I’ve been doing some research on duties to oneself and have become interested in what feminists writers or feminist writings have had to say on that topic. But I’ve found very little directly on duties to oneself and only a small amount that is more indirectly related (e.g., Robin Dillon’s work on self-respect). Doubtless there are sources here that I have simply failed to unearth. Is there feminist work out there on duties to oneself?

2 thoughts on “Reader Query: Feminists on duties to oneself?

  1. As many readers may well know, Lara Denis is excellent on Kant, especially regarding duties to oneself. I have not read it since publication, though her contribution to the 2002 Canadian Journal of Philosophy supplementary volume #28 on Feminist Moral Philosophy is one potentially good place to look.
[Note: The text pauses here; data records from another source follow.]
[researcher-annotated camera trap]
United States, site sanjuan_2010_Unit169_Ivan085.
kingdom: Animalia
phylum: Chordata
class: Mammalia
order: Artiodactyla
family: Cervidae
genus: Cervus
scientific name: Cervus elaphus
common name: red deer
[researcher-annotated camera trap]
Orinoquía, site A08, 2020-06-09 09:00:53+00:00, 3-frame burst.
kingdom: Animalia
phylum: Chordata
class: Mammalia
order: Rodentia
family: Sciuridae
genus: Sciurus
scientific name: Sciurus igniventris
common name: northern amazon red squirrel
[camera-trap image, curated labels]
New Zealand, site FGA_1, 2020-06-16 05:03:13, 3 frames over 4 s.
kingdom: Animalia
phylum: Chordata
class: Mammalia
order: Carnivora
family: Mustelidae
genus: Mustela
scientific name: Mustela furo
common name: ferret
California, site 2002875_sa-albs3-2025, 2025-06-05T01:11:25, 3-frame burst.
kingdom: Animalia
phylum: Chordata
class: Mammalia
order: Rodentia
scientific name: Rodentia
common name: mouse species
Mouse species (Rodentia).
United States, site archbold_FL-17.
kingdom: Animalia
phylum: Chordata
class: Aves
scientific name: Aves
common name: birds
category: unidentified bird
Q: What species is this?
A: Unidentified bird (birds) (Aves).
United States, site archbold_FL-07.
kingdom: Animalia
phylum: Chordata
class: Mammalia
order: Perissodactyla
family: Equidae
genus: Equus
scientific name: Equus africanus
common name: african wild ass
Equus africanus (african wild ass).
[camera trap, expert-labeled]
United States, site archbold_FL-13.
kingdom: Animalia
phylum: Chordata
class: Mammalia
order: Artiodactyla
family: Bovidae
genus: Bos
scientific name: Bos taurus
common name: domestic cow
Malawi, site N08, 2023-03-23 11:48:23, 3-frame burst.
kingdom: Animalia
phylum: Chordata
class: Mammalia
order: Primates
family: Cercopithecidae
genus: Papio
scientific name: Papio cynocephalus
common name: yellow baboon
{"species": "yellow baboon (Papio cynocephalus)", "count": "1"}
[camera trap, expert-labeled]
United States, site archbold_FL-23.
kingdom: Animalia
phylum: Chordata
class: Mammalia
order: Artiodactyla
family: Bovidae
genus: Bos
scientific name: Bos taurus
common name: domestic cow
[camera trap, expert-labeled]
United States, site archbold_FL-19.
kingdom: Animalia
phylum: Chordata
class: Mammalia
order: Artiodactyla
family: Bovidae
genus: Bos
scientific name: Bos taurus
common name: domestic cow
    “…In this paper, I call attention to the aspects of Kant’s ethical theory that make it attractive from a feminist standpoint. Kant’s duties to oneself are [a] rich resource for feminism. These duties require…”

  2. Yes, it’s a fruitful source of discussion, isn’t it? I take Marcus Singer a bit sharply to task in my last chapter on self-forgiveness, since I find his arguments against duties to oneself provoking, and I was heavily influenced by Claudia Card and Susan Brison in doing so. There are feminist reasons to say we have duties to ourselves, not the least of which is that we are better off appreciating the ways we are fragmented, multiple, and present to ourselves. To say, as Singer does, that we can release ourselves at will in a trivial and nonsensical way is the sort of thing I suggest it takes quite a bit of ease and privilege to assume. Accounts of oppression and trauma would suggest the opposite.

    Re: David’s recommendation, Lara Denis, who is feminist among other things, wrote _Moral Self-Regard: Duties to Oneself in Kant’s Moral Theory_, although I realize it’s not her most feminist work.